While reading The Idea Factory, I came across an interesting passage that explained why cell phones don’t have dialtones:
Meanwhile, Phil Porter, who had worked with [Richard] Frenkiel on the original system, came up with a permanent answer to an interesting question. Should a cellular phone have a dial tone? Porter made a radical suggestion that it shouldn’t. A caller should dial a number and then push “send.” That way, the mobile caller would be less rushed; also, the call would be connected for a shorter time, thus putting less strain on the network. That this idea—dial, then send—would later prove crucial to texting technology was not even considered.

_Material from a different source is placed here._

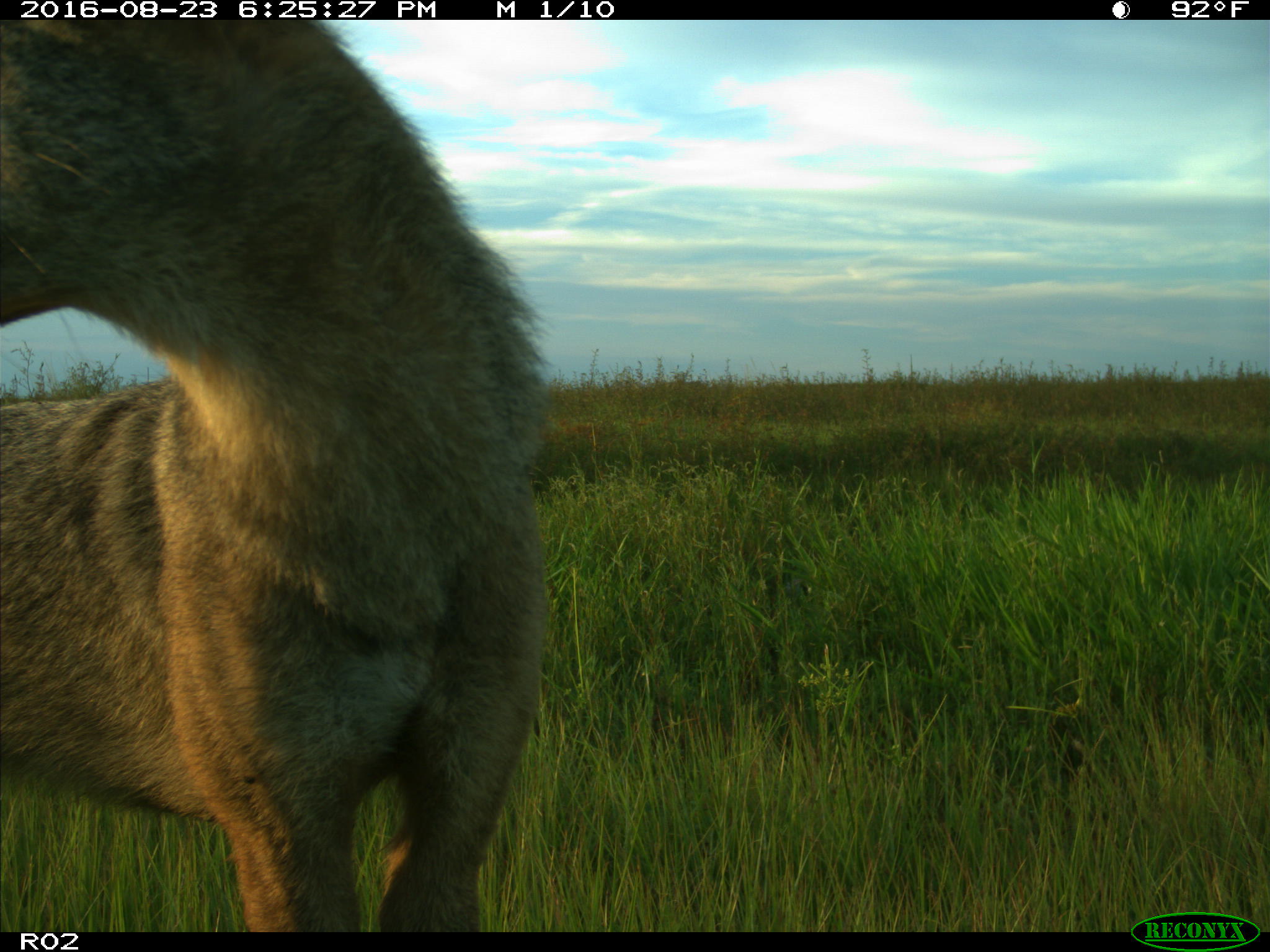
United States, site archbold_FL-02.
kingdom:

It’s amazing that although this suggestion was made in 1971, we’re leveraging it more than 40 years later with text messaging. How many other technologies and businesses are built on top of SMS that wouldn’t have existed without this decision? I’m sure an SMS-like technology would have come along regardless of this decision but it still makes me wonder how significantly past technological decisions influence us in the present.
An additional meta thought: this is an example of one of those things that gladly lives in the subconscious that has no reason to bubble up to consciousness. I’m sure if someone were to ask me point blank to compare dialtones between landlines and cell phones I’d immediately get it but without a push I never would have thought of it. I wonder how many other connections there are stuck in our heads waiting for a spark to bring them into our consciousness.